-- Records for the exercise follows --

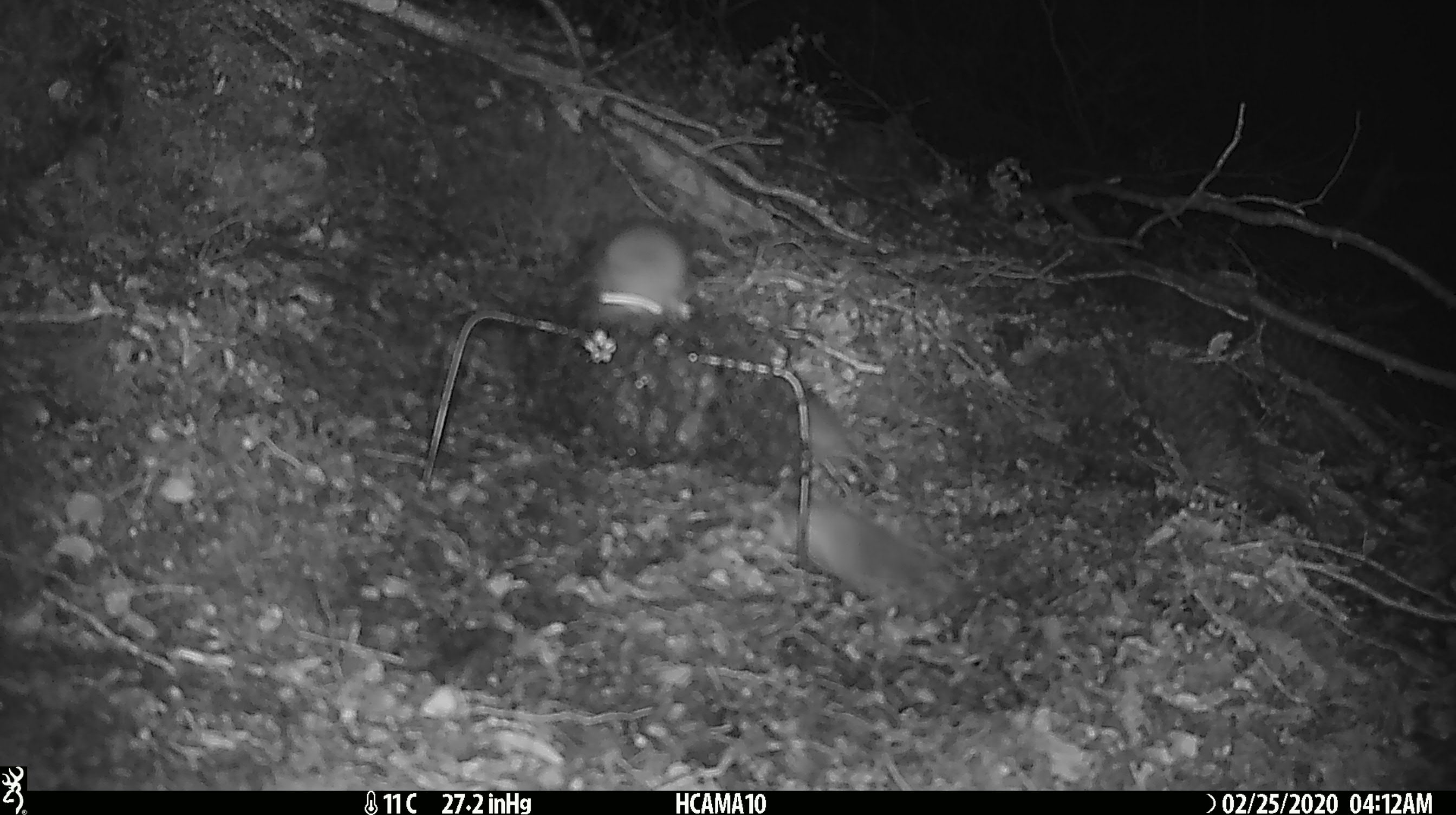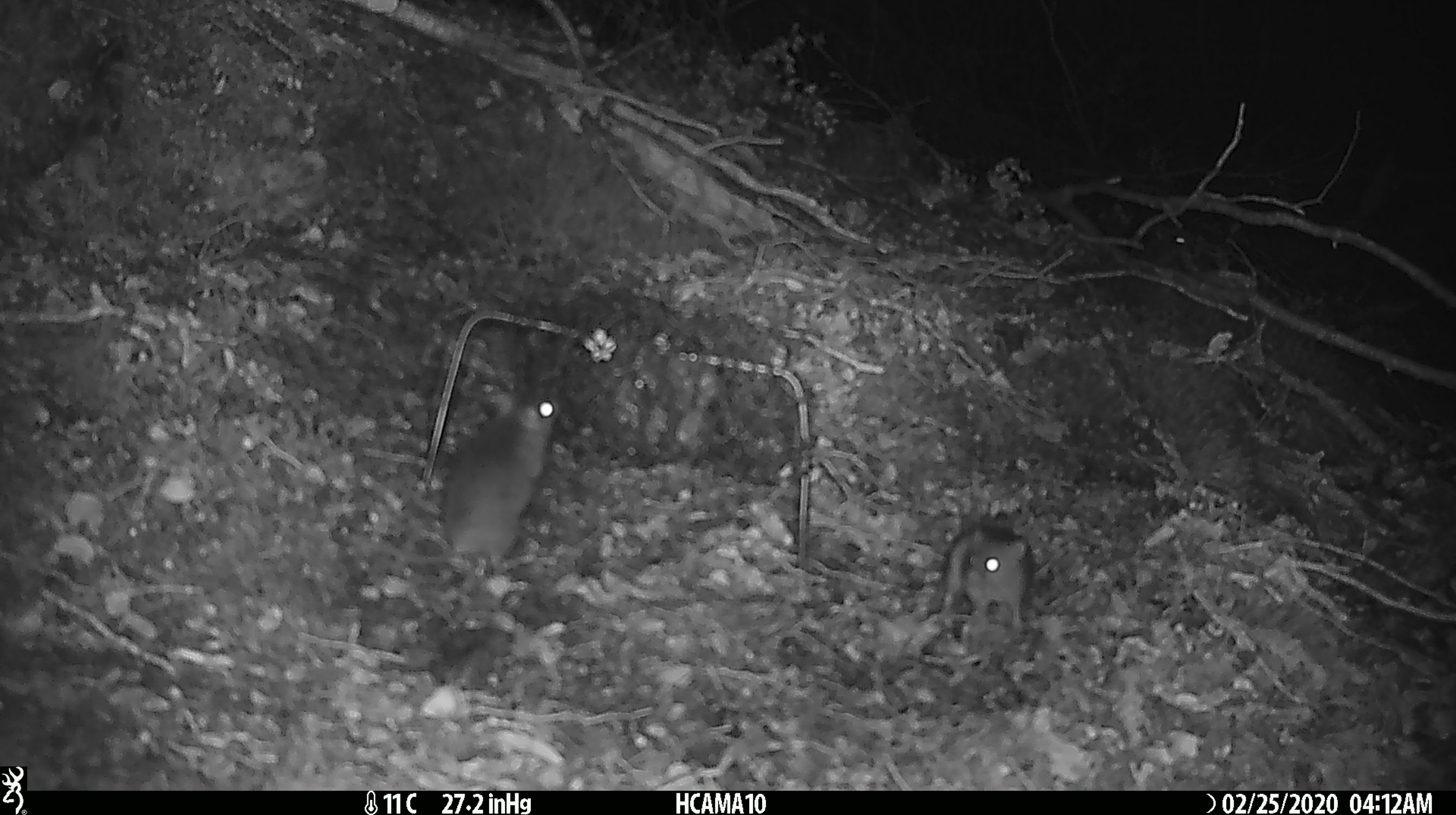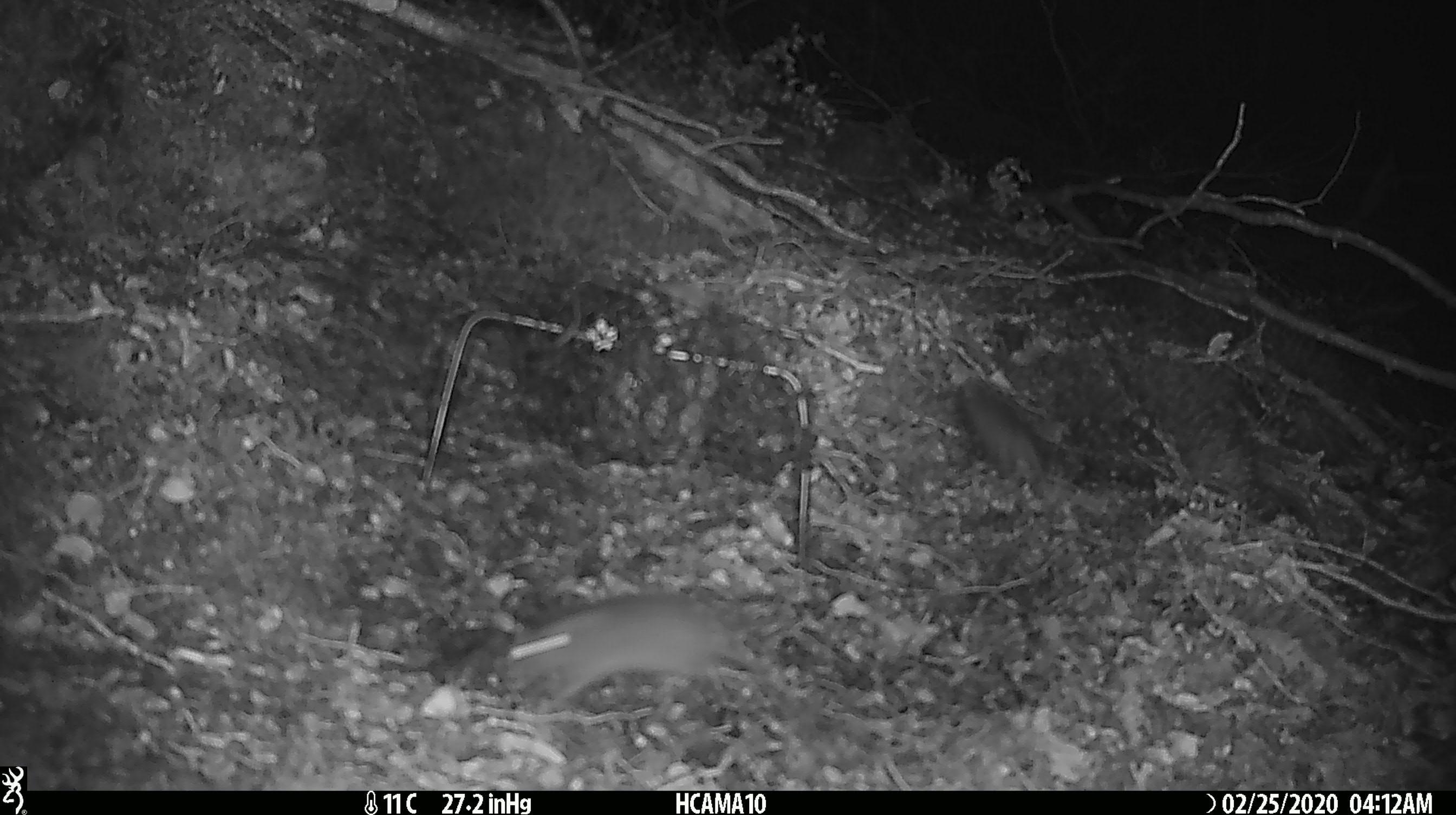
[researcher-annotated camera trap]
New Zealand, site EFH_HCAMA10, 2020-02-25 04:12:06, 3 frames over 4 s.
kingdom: Animalia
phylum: Chordata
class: Mammalia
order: Rodentia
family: Muridae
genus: Mus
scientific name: Mus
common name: mouse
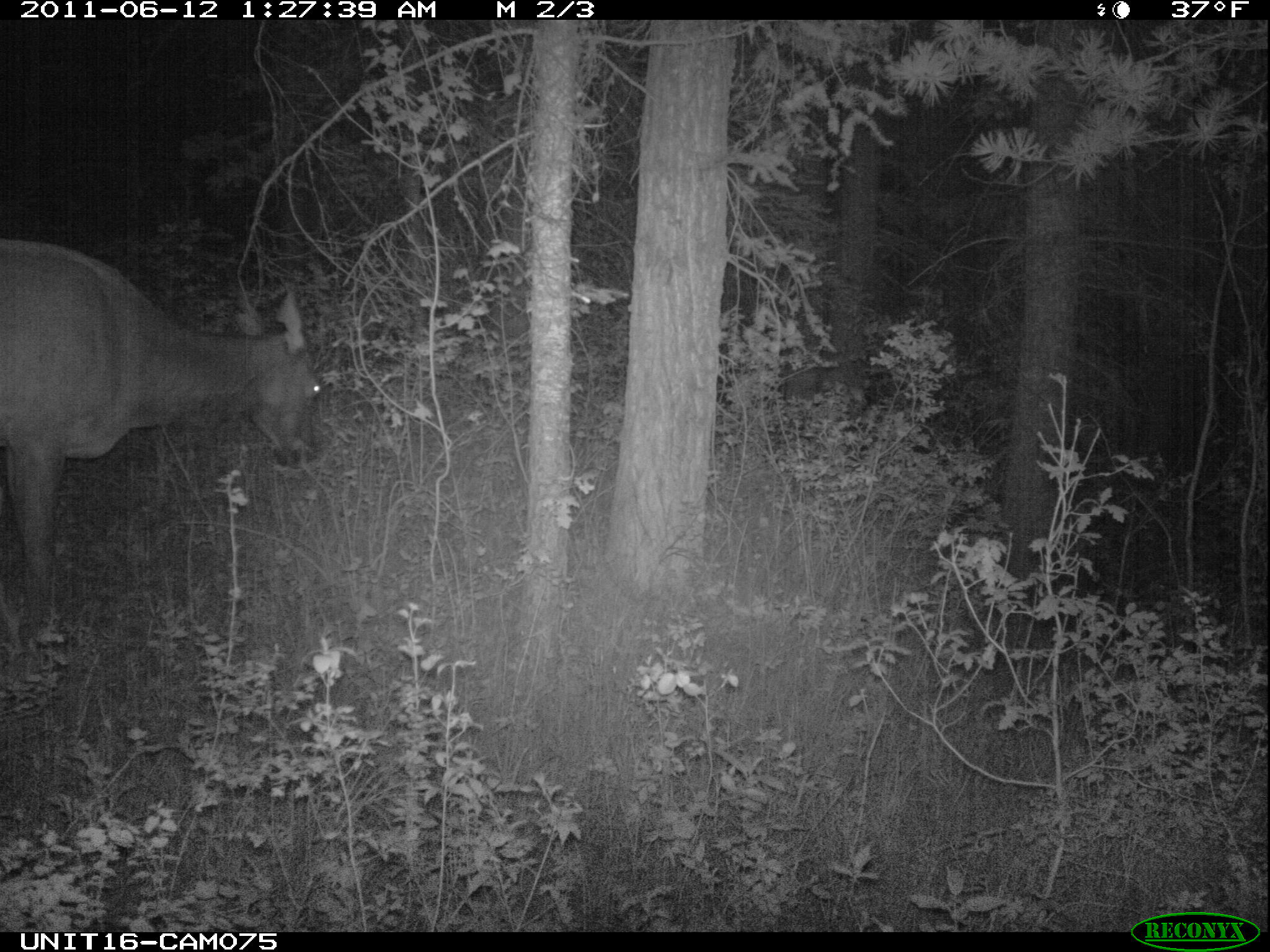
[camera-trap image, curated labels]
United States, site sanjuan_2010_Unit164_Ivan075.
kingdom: Animalia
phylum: Chordata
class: Mammalia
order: Artiodactyla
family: Cervidae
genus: Cervus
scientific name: Cervus elaphus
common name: red deer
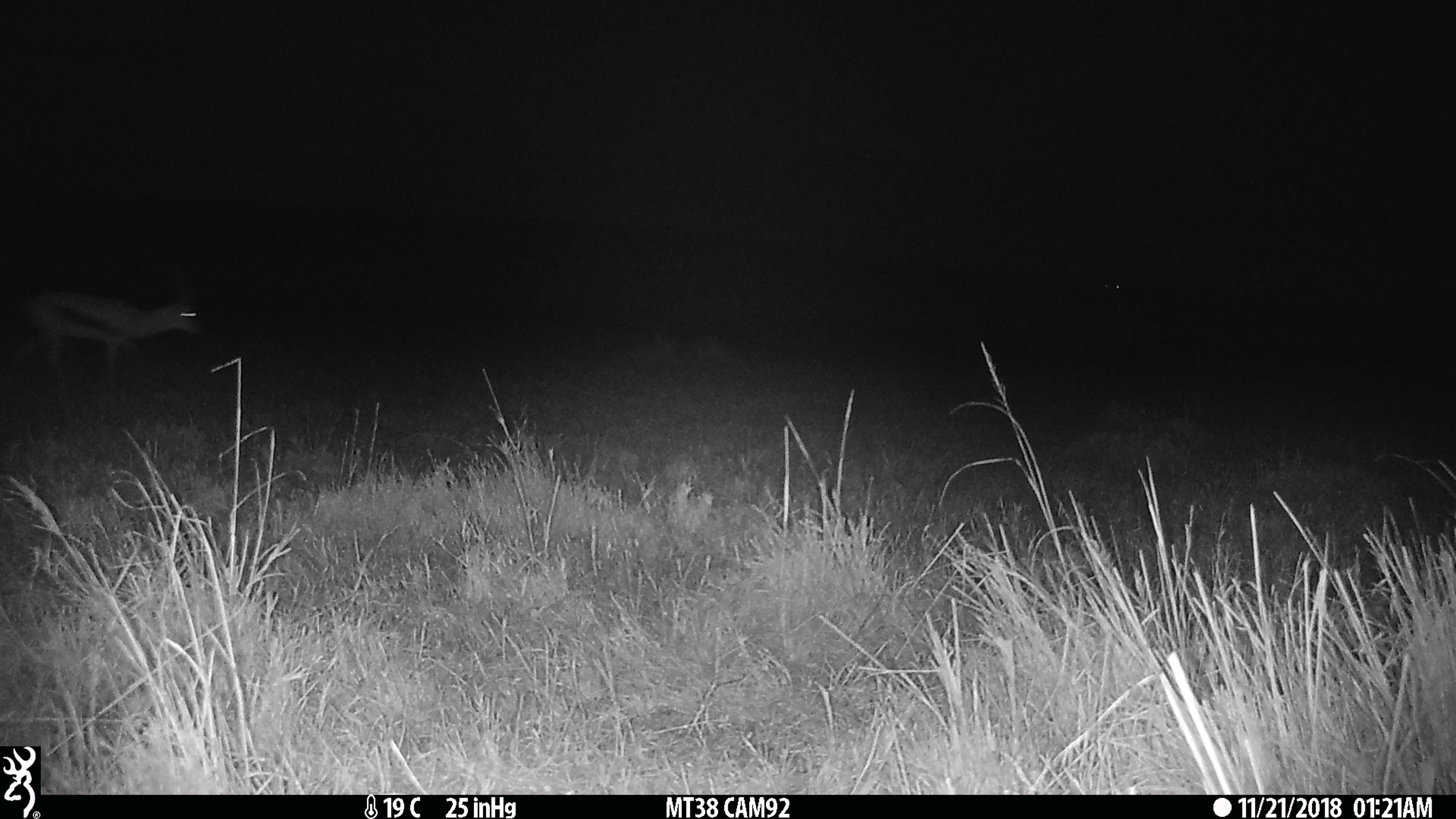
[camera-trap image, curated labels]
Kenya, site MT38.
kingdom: Animalia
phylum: Chordata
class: Mammalia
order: Artiodactyla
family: Bovidae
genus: Eudorcas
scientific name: Eudorcas thomsonii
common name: thomon's gazelle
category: gazelle thomsons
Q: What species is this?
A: Gazelle thomsons (thomon's gazelle) (Eudorcas thomsonii).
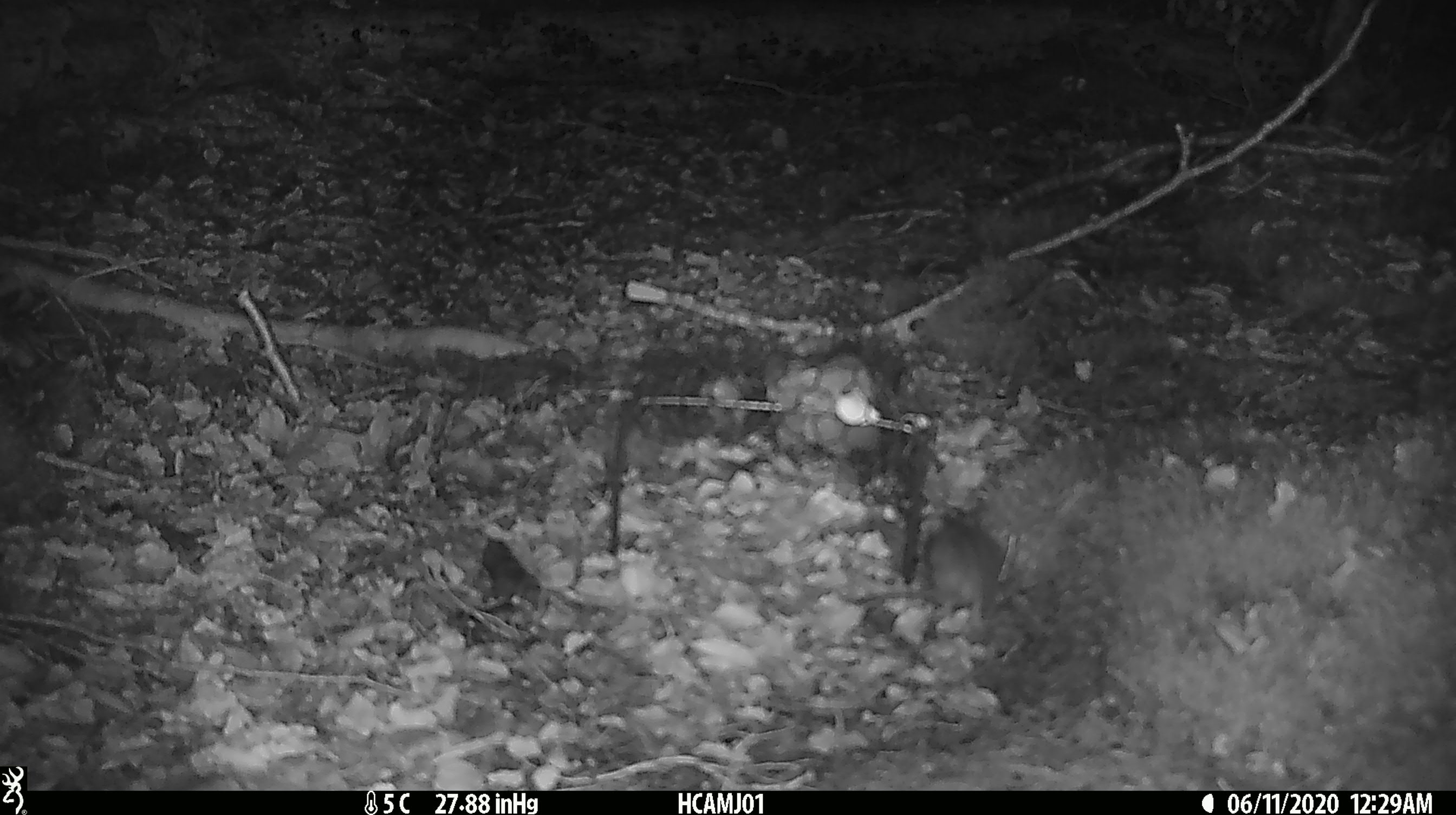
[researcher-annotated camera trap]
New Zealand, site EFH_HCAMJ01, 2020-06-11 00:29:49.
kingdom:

-- Records for the exercise concluded --

→ **What you need to do**:
A faithful copy is needed: reproduce all of the data above, leaving the pictures out.

→ **Response to the task**:
[researcher-annotated camera trap]
New Zealand, site EFH_HCAMA10, 2020-02-25 04:12:06, 3 frames over 4 s.
kingdom: Animalia
phylum: Chordata
class: Mammalia
order: Rodentia
family: Muridae
genus: Mus
scientific name: Mus
common name: mouse
[camera-trap image, curated labels]
United States, site sanjuan_2010_Unit164_Ivan075.
kingdom: Animalia
phylum: Chordata
class: Mammalia
order: Artiodactyla
family: Cervidae
genus: Cervus
scientific name: Cervus elaphus
common name: red deer
[camera-trap image, curated labels]
Kenya, site MT38.
kingdom: Animalia
phylum: Chordata
class: Mammalia
order: Artiodactyla
family: Bovidae
genus: Eudorcas
scientific name: Eudorcas thomsonii
common name: thomon's gazelle
category: gazelle thomsons
Q: What species is this?
A: Gazelle thomsons (thomon's gazelle) (Eudorcas thomsonii).
[researcher-annotated camera trap]
New Zealand, site EFH_HCAMJ01, 2020-06-11 00:29:49.
kingdom:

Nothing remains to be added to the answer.